Quantum teleportation





User comments:


[2011-10-23 14:44:38] mnielsencourses - @IslandHermit As ...

@IslandHermit As discussed in earlier videos, it's not possible to determine the value of the unknown state \psi by measurement. So the strategy of measure-then-send doesn't work.

[2011-10-23 08:25:35] IslandHermit - I should have ...

I should have waited for the next video, as it answers my question. First, A *can't* measure \psi. Second, even if she could it would require an infinite amount of information to be transmitted along the classical channel to B.

[2011-10-23 08:14:21] IslandHermit - I don't get the ...

I don't get the point here. Given the presence of the classical communication channel, A could have just measured the \psi state and sent the result of that measurement to B over the classical channel. B could then have reproduced the \psi state.

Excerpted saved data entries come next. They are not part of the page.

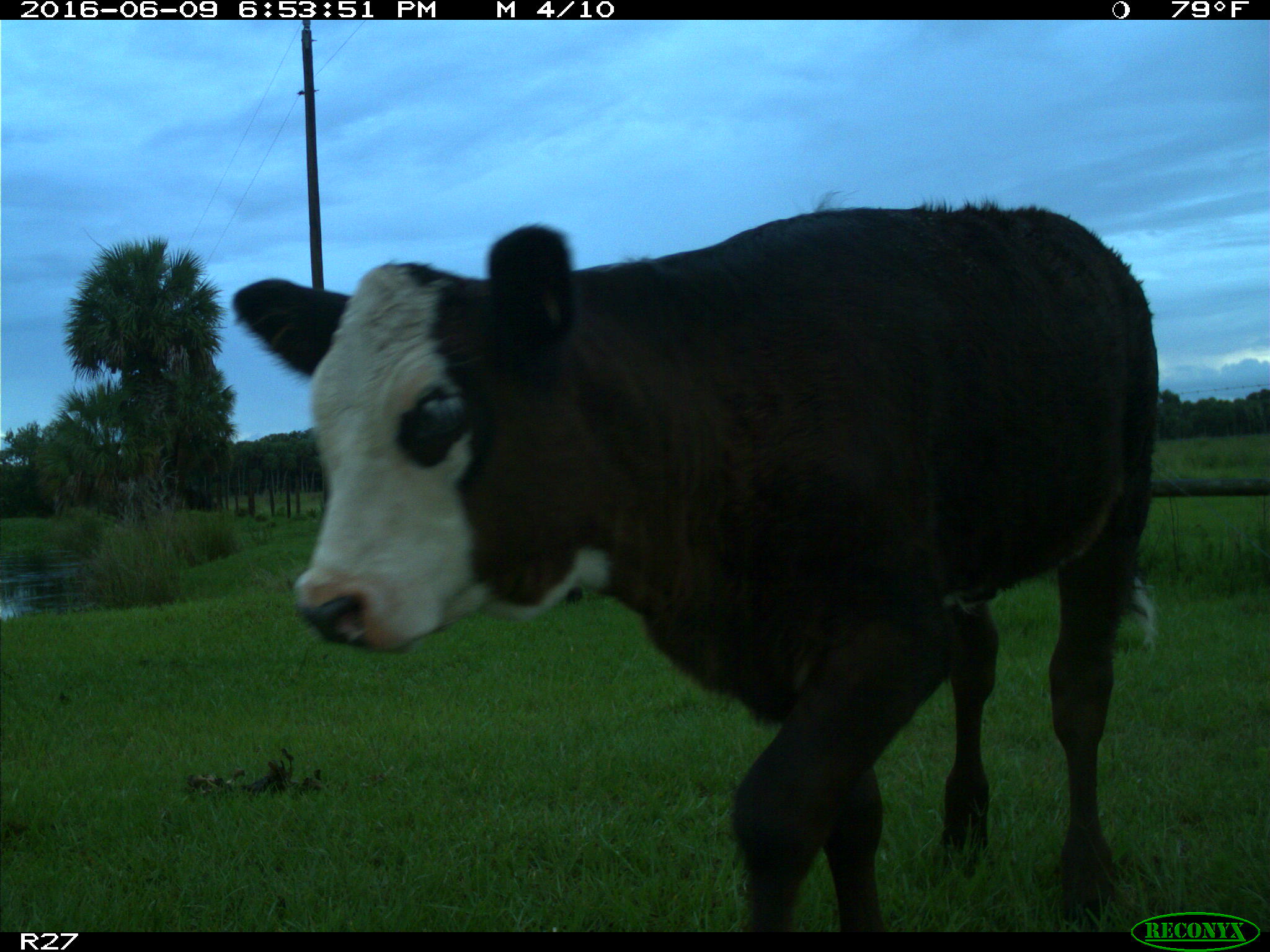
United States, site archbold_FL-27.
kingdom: Animalia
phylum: Chordata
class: Mammalia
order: Artiodactyla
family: Bovidae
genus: Bos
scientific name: Bos taurus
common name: domestic cow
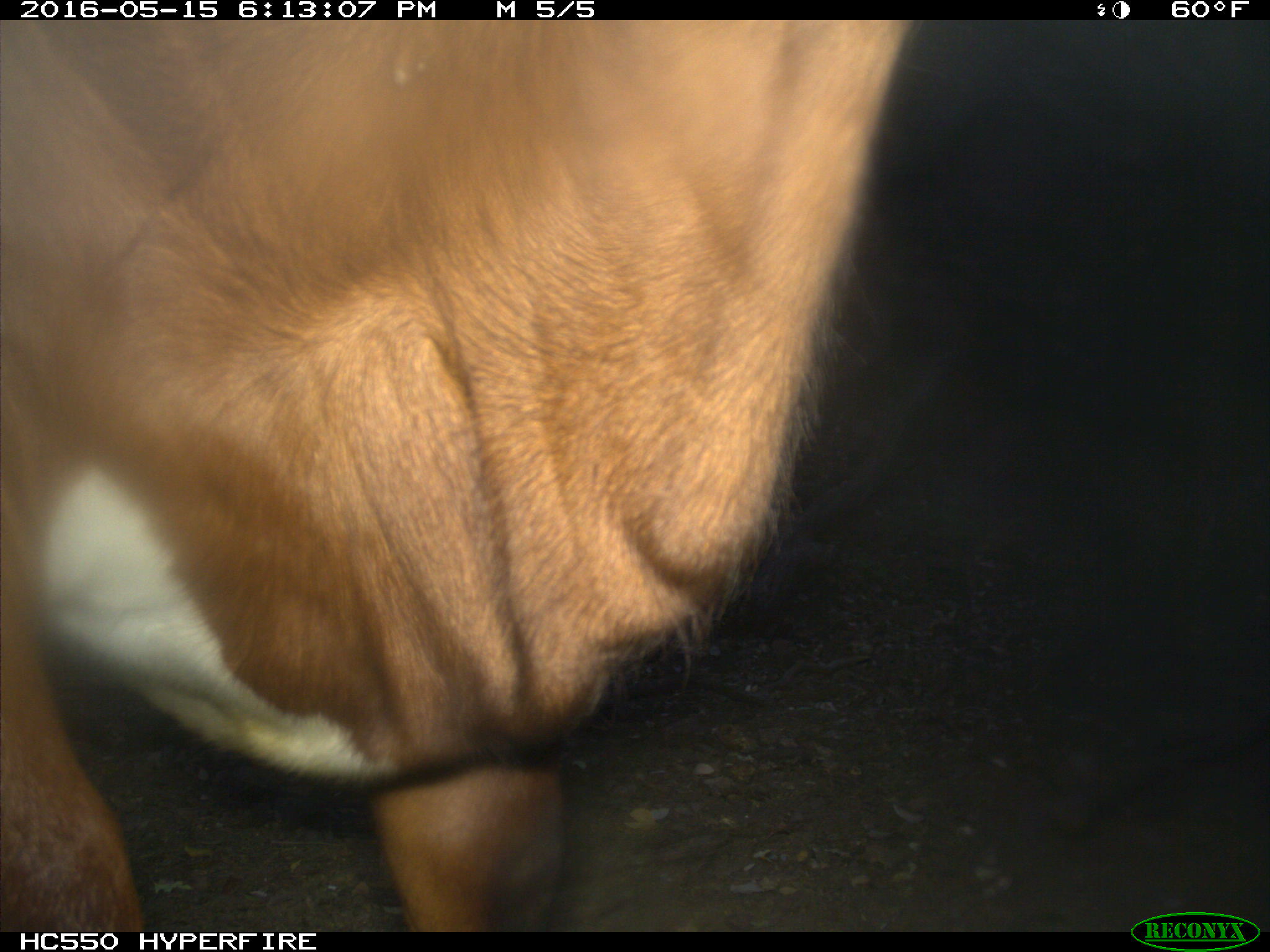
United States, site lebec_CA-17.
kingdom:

All of that could happen without the need of a shared Bell state.

[2011-08-01 16:12:52] mnielsencourses - I just recomputed, ...

I just recomputed, and it seems that ZX \psi is correct. I can't say why you're getting XZ \psi without seeing working. Note that to compute ZX\psi you first have to apply X to \psi, then Z, not the other way round (which is an easy mistake to make, since we read from left to right).

[2011-08-01 04:28:31] jrupac - How come at 11:07 ...

How come at 11:07 the last possible posterior state is ZX\psi and not XZ\psi?